## 任务
把下面数据中从含有“How far is the”的那一行到含有“which is furthest from pixel 86 101?”的那一行一字不改地照抄下来，头尾两行都要包括。

- - - - - - -

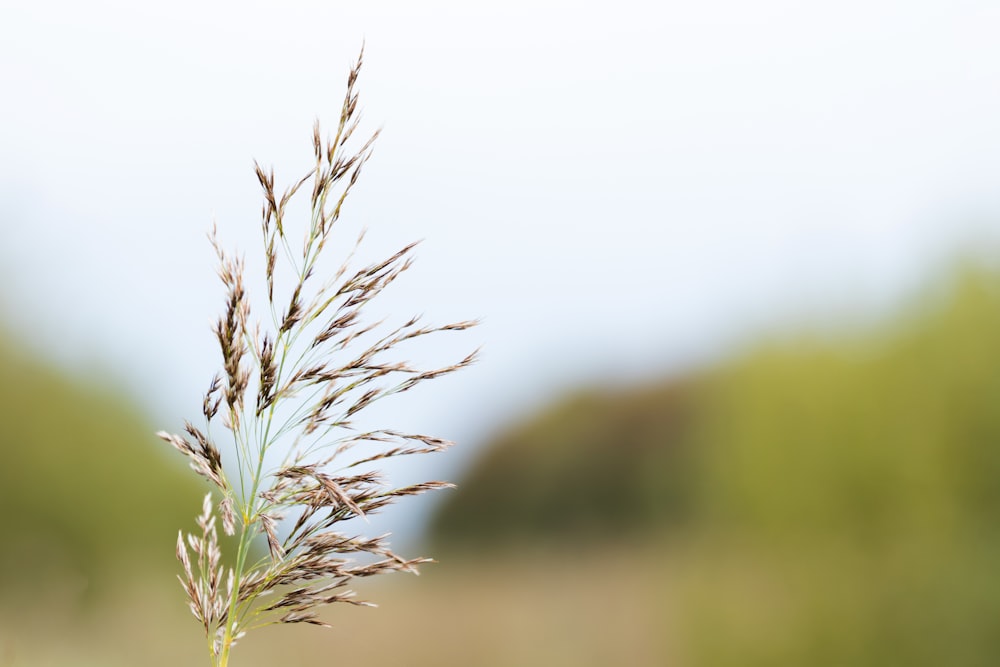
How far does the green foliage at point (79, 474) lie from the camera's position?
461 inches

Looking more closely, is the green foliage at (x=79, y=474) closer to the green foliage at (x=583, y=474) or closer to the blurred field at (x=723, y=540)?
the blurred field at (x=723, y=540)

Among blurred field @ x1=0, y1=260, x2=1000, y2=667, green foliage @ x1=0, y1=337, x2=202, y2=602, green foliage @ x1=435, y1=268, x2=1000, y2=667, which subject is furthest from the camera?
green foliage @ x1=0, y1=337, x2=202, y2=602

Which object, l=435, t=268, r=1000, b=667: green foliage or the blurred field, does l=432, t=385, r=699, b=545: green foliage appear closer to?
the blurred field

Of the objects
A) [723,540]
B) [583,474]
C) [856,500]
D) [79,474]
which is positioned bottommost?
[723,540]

- - - - - - -

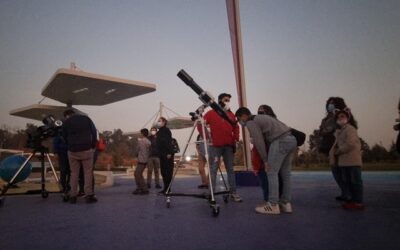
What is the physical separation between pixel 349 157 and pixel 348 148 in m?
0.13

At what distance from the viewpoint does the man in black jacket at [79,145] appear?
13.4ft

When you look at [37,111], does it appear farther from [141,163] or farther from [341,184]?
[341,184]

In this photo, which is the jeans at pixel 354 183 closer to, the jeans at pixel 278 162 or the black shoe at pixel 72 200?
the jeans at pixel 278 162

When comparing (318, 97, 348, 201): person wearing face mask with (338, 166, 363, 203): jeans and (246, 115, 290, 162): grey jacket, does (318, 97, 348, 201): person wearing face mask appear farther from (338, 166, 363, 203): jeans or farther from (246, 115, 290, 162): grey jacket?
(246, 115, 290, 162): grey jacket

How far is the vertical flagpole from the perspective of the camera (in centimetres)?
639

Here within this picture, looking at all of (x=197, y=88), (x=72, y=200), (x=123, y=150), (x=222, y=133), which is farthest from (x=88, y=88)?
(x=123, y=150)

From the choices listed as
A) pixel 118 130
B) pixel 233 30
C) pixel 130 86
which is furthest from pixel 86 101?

- - - - - - -

## 解答
How far is the vertical flagpole from the perspective of the camera (in centimetres)?
639

Here within this picture, looking at all of (x=197, y=88), (x=72, y=200), (x=123, y=150), (x=222, y=133), which is farthest from (x=88, y=88)?
(x=123, y=150)

From the choices listed as
A) pixel 118 130
B) pixel 233 30
C) pixel 130 86
which is furthest from pixel 86 101?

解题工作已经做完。